═══ Passage to read ═══

If I include threads and not lwt.unix, it fails on an undefined unix_exit symbol from lwt.unix, so I don't think it is an exclusively thread related problem.

@philzook58, don't think that I've forgotten about you :) So, I looked at the problem and it looks like that the problem is in the compiler, i.e., in the unix.cmxs file that it generates. It is indeed missing the unix_exit symbol, which is never referenced in their code and therefore is not included. I've sent ocaml/ocaml#9906 to the upstream but even if it will be merged it will hit bap no earlier than in a couple of years, which is not an option for us.
Another two solutions is to ask lwt to remove the reference to unix_exit (or to add their own stub). There is also a workaround, we can just add external unix_exit : int -> 'a = "unix_exit" to the bap_frontend.ml and thus force the linker to link it in, and then we can easily link lwt programs into bap.

Also, it looks like that it was introduced only recently to lwt ocsigen/lwt#764 so that another option would be to temporary bound to a lower version of lwt.
Daniel Peters
@dtpeters
@ivg that teaser for the knowledge component looks awesome, like radare2 but with analysis built in
Chris Casinghino
@ccasin
@ivg very nice find on the missing unix_exit symbol.
Philip Zucker
@philzook58
Wow! Thanks Ivan! I think lowering the version of lwt is a reasonable option
Chris Casinghino
@ccasin
I was looking at the core theory documentation and noticed it mentions micro-architectural state like caches. Has anyone used BAP to model those kinds of program effects, or is the point just that this is potential future work that's supported by the extensibility of the core theory?
Ivan Gotovchits
@ivg
I haven't heard yet about anything real, but yes, the idea is that if necessary you can encode the microarchitectural details of a platform, including caches, pipelines, and execution units. And an important part is that it is possible to have both the low-level microarchitectural lifter and a high-level regular lifter operating at the same time. The only thing that is left - is to write such a lifter :) For the context, the Core Theory was also inspired by the SAIL intermediate language, which was used for ISA verification of microarchitectural properties.

═══ Data entries ═══

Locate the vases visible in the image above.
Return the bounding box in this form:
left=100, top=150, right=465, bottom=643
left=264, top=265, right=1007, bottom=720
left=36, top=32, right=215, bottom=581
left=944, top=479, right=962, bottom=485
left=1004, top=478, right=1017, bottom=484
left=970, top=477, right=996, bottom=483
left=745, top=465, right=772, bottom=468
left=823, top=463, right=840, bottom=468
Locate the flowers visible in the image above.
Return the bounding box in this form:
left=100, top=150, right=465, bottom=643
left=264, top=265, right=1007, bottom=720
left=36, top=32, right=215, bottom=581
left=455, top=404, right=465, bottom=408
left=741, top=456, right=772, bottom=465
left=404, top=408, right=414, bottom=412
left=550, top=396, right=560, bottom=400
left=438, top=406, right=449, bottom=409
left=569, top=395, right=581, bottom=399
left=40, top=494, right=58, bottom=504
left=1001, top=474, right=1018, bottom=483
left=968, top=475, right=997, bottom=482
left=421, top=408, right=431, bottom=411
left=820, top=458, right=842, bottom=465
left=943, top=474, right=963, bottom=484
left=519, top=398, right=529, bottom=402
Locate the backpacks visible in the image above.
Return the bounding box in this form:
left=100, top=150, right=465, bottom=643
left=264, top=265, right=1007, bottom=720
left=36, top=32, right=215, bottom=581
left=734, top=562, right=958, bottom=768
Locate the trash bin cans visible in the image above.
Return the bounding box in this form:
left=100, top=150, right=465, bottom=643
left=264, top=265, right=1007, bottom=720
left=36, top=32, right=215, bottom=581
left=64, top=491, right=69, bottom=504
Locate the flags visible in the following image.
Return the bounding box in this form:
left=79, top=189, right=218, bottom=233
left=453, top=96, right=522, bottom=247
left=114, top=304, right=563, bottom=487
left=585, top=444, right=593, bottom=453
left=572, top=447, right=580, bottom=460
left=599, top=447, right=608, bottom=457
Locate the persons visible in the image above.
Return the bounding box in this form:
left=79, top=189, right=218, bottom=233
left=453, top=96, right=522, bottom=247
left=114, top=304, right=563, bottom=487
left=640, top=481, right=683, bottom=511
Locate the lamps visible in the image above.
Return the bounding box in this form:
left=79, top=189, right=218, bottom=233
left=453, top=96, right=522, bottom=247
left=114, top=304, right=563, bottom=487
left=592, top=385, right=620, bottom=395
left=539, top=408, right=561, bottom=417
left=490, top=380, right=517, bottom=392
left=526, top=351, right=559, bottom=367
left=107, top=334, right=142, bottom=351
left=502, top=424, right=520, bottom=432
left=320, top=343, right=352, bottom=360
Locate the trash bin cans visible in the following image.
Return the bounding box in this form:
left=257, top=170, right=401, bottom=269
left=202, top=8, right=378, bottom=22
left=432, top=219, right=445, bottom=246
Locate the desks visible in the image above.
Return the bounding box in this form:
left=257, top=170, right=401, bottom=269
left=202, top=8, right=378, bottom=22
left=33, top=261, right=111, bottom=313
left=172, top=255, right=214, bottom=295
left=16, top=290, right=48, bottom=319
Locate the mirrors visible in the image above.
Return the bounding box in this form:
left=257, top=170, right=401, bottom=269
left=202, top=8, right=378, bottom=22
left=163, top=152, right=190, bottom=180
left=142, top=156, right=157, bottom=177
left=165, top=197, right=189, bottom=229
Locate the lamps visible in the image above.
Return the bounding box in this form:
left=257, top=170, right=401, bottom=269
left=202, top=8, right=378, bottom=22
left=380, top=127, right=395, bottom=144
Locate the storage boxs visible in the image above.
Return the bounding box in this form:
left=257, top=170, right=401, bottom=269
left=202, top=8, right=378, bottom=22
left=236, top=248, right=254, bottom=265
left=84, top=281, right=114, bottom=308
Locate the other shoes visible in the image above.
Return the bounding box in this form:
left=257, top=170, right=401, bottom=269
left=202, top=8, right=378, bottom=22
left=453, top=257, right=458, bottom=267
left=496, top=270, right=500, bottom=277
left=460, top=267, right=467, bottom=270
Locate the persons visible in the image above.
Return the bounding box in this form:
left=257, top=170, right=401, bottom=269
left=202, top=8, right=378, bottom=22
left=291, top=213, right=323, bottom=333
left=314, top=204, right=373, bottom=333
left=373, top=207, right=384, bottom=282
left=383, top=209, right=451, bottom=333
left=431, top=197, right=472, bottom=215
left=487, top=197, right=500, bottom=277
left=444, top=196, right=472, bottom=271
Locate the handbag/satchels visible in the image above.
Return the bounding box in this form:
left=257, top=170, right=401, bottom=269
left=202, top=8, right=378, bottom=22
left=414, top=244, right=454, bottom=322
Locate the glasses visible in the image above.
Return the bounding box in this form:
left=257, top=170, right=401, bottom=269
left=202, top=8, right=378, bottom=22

═══

### The request
In the thread about the missing unix_exit symbol, write out the part from "If I include" up to and including "thread related problem.", swapping "lwt.unix" for "lwt_unix" wherever it appears.

### Reply to the task
If I include threads and not lwt_unix, it fails on an undefined unix_exit symbol from lwt_unix, so I don't think it is an exclusively thread related problem.